Shared Memory Multiprocessors
• Tightly coupled systems that use the same memory.
• Global Shared Memory – single memory shared by multiple processors.
• Distributed Shared Memory – each processor has local memory, but is shared with other processors.
• Global Shared Memory with separate cache at processors.
UMA Shared Memory
• Uniform Memory Access
• All memory accesses take the same amount of time.
• One pool of shared memory and all processors have equal access.
• Scalability of UMA machines is limited. As the number of processors increases…
• Switched networks quickly become very expensive.
• Bus-based systems saturate when the bandwidth becomes insufficient.
• Multistage networks run into wiring constraints and significant latency.
NUMA Shared Memory
• Nonuniform Memory Access
• Provides each processor its own piece of memory.
• Processors see this memory as a contiguous addressable entity.
• Nearby memory takes less time to read than memory that is further away. Memory access time is thus inconsistent.
• Prone to cache coherence problems.
• Each processor maintains a private cache.
• Modified data needs to be updated in all caches.
• Special hardware units known as snoopy cache controllers.
• Write-through with update – updates stale values in other caches.
• Write-through with invalidation – removes stale values from other caches.
Distributed Computing
• Means different things to different people.
• In a sense, all multiprocessor systems are distributed systems.
• Usually used referring to a very loosely based multicomputer system.

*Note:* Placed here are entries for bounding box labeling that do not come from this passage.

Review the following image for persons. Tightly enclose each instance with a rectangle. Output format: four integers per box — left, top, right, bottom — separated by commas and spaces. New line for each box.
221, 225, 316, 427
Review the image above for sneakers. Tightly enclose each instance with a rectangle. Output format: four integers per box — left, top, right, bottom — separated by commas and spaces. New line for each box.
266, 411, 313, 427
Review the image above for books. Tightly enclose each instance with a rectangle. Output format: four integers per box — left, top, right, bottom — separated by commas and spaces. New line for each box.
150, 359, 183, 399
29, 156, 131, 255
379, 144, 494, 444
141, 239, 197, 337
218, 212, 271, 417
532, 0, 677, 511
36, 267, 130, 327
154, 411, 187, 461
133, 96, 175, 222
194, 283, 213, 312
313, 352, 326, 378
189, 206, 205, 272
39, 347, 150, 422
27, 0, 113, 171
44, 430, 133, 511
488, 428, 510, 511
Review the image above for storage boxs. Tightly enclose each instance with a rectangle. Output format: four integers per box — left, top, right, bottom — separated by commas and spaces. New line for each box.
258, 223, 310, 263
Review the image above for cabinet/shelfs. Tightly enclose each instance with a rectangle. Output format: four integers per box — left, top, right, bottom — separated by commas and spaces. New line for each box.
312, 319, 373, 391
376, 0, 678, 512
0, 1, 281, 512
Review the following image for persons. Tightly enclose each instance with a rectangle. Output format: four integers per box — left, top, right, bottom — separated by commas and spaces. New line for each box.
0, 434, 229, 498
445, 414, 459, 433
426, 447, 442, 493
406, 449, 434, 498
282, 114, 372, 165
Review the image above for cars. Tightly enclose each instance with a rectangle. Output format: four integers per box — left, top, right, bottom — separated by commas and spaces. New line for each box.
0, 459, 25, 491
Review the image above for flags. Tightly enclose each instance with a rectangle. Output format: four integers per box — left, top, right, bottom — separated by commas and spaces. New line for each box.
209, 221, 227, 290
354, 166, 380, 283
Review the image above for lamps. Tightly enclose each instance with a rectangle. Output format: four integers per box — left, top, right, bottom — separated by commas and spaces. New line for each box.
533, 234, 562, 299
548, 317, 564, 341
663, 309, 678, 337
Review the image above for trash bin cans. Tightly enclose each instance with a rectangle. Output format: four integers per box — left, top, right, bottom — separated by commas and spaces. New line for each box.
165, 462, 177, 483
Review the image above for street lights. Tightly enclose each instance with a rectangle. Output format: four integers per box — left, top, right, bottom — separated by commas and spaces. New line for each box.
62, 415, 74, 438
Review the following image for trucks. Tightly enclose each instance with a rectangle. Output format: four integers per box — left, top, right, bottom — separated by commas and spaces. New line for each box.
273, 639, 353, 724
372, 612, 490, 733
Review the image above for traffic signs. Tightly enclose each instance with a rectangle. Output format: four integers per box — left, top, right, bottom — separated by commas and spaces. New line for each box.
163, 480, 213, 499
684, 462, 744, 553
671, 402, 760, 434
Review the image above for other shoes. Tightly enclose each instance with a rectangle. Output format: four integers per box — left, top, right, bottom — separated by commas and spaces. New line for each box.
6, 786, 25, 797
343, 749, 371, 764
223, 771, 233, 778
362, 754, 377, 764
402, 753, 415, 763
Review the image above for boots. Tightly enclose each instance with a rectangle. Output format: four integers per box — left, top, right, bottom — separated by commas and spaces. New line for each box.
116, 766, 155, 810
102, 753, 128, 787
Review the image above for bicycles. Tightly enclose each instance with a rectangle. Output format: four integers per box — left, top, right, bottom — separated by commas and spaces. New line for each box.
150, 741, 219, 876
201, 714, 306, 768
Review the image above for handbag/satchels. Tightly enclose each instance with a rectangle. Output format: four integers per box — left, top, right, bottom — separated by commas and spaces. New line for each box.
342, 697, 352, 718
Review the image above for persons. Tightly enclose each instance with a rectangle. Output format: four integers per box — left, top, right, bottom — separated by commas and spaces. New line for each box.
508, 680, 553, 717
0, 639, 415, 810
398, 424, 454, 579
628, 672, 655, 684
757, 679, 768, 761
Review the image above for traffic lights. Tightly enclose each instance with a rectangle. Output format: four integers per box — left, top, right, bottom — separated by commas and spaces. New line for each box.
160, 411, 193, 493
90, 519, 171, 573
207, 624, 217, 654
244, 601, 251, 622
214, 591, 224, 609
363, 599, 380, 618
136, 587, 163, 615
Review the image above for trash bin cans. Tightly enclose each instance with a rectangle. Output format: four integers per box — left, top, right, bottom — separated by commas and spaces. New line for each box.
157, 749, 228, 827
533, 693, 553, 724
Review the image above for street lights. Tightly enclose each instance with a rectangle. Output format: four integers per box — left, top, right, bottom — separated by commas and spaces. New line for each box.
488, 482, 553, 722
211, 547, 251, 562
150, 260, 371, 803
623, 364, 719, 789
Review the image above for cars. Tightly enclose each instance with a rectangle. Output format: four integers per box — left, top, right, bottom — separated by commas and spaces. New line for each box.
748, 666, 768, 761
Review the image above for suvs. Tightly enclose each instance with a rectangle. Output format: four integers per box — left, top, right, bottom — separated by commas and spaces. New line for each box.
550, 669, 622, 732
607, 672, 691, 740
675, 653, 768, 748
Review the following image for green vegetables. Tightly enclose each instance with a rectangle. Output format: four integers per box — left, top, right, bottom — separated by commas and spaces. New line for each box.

• Depend on a network for communication among processors.
Grid Computing
• An example of distributed computing.
• Uses resources of many computers connected by a network (i.e. Internet) to solve computational problems that are too large for any single super-computer.
• Global Computing
• Specialized form of grid computing. Uses computing power of volunteers whose computers work on a problem while the system is idle.
• SETI@Home Screen Saver
• Six year run accumulated two million years of CPU time and 50 TB of data.